Demystifying the accreditation process

“The accreditation process can seem daunting and difficult to aspiring SHIs, but there are two sides of the coin. On the one side, the SHRA cannot relax our expectations of accredited SHIs – we must trust that accredited entities are capable and proficient, fully equipped to manage the complexities inherent in social housing projects. On the other side, the road does not end if your accreditation is unsuccessful on the first try. We stand ready to help you along the way, guiding you until you get it right,” explains Lesego Diale, Marketing and Communications Manager of the SHRA. “We will not close the door on you. Rather, we will partner with you to see you to success.”

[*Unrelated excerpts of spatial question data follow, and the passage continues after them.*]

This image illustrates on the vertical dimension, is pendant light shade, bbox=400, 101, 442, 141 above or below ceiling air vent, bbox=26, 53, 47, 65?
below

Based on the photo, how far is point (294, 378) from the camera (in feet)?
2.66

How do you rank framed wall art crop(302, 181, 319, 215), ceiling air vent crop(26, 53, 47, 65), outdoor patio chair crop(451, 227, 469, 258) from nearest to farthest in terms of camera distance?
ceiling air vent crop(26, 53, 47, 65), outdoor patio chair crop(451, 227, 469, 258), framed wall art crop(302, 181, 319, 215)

Diale encourages aspiring SHIs to engage with the SHRA over their various channels. “We have been investing in social media, webinars, information sessions and training programmes which are all geared towards preparing entities for the accreditation process. The year has seen excellent engagement over these channels, and we hope this grows into 2022,” Diale says. Furthermore, in-person engagement sessions are planned around the country for the next quarter.

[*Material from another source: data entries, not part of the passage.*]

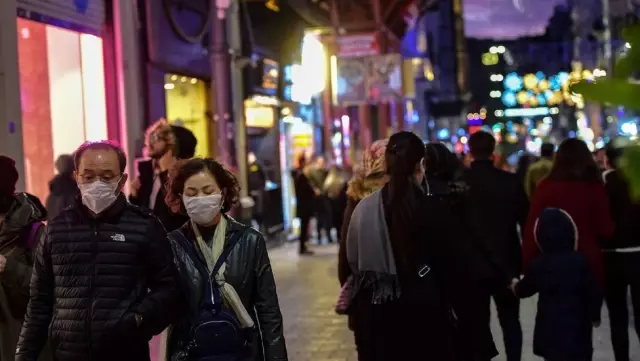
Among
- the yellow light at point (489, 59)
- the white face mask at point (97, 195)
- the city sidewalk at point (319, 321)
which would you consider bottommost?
the city sidewalk at point (319, 321)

In the past financial year, there were eight fully accredited and 18 conditionally accredited institutions which had projects under management, meaning there were 26 entities reporting to the SHRA. “We are committed to not only growing the social housing sector, but to transforming it. We are focusing our attention on women, youth, and persons living with disabilities – these individuals must be empowered to see their SHIs through to success. We look forward to undertaking on-the-ground initiatives next year which will aid in this regard,” says Mofokeng. Diale adds that this extends to ODAs too, who stand to benefit from the many business opportunities presented by the social housing value chain.

“We are here for you. The SHRA exists for the benefit of the entire social housing sector – and ultimately for social housing beneficiaries – as we work together to house South Africa’s people. We look forward to further stakeholder engagements into the new year as we continue to foster transparency, quality, and accountability in the sector,” concludes Diale.